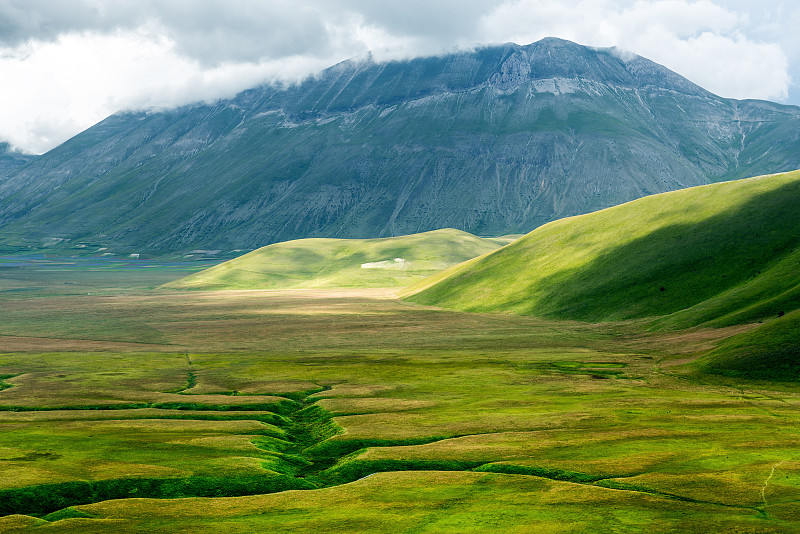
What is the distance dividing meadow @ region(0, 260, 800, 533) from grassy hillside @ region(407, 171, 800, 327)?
55.0 ft

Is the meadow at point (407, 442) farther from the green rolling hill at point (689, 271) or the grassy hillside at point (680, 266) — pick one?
the grassy hillside at point (680, 266)

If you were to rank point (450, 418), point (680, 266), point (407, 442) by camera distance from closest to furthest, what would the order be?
point (407, 442)
point (450, 418)
point (680, 266)

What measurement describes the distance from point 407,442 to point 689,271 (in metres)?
112

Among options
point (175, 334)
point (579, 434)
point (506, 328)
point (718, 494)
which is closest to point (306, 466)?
point (579, 434)

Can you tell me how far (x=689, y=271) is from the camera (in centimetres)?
14750

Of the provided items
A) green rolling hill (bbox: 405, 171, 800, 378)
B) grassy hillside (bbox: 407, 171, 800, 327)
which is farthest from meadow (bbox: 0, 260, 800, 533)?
grassy hillside (bbox: 407, 171, 800, 327)

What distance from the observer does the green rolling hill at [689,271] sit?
10562cm

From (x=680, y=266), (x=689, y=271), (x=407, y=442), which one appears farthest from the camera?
(x=680, y=266)

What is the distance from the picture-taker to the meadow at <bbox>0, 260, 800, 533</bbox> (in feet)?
118

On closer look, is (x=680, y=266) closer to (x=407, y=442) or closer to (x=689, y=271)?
(x=689, y=271)

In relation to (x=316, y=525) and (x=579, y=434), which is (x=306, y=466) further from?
(x=579, y=434)

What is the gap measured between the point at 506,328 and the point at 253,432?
93.5 meters

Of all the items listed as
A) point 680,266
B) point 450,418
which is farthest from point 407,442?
point 680,266

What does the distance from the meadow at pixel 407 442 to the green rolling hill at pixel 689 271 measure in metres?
8.19
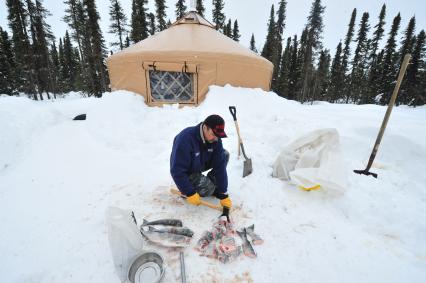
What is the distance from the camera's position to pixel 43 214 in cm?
185

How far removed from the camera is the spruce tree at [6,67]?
1714 centimetres

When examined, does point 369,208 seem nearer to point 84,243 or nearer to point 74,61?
point 84,243

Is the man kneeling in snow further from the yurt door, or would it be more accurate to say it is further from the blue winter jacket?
the yurt door

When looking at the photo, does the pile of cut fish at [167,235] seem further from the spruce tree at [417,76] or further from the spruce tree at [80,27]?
the spruce tree at [417,76]

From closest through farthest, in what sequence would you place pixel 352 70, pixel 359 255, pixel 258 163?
1. pixel 359 255
2. pixel 258 163
3. pixel 352 70

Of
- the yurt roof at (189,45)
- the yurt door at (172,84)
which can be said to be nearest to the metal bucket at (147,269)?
the yurt door at (172,84)

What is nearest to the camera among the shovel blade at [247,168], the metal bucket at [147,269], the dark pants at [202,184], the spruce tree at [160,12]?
the metal bucket at [147,269]

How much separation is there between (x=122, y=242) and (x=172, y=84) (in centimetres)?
472

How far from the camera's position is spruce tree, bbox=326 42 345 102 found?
76.3 feet

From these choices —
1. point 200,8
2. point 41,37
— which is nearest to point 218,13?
point 200,8

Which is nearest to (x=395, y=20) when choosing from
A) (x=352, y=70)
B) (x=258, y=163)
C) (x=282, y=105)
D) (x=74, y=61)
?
(x=352, y=70)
---------------
> _TASK TO CARRY OUT_
Can you convert the data, from the line containing "From these choices —" through the last line, into a Markdown table with the columns "No." and "Line"? Number the rows in order, give each non-blank line its own row, and skip the blank ones.

> _REPLY_
| No. | Line |
|---|---|
| 1 | From these choices — |
| 2 | 1. point 200,8 |
| 3 | 2. point 41,37 |
| 4 | — which is nearest to point 218,13? |
| 5 | point 200,8 |
| 6 | Which is nearest to (x=395, y=20) when choosing from |
| 7 | A) (x=352, y=70) |
| 8 | B) (x=258, y=163) |
| 9 | C) (x=282, y=105) |
| 10 | D) (x=74, y=61) |
| 11 | ? |
| 12 | (x=352, y=70) |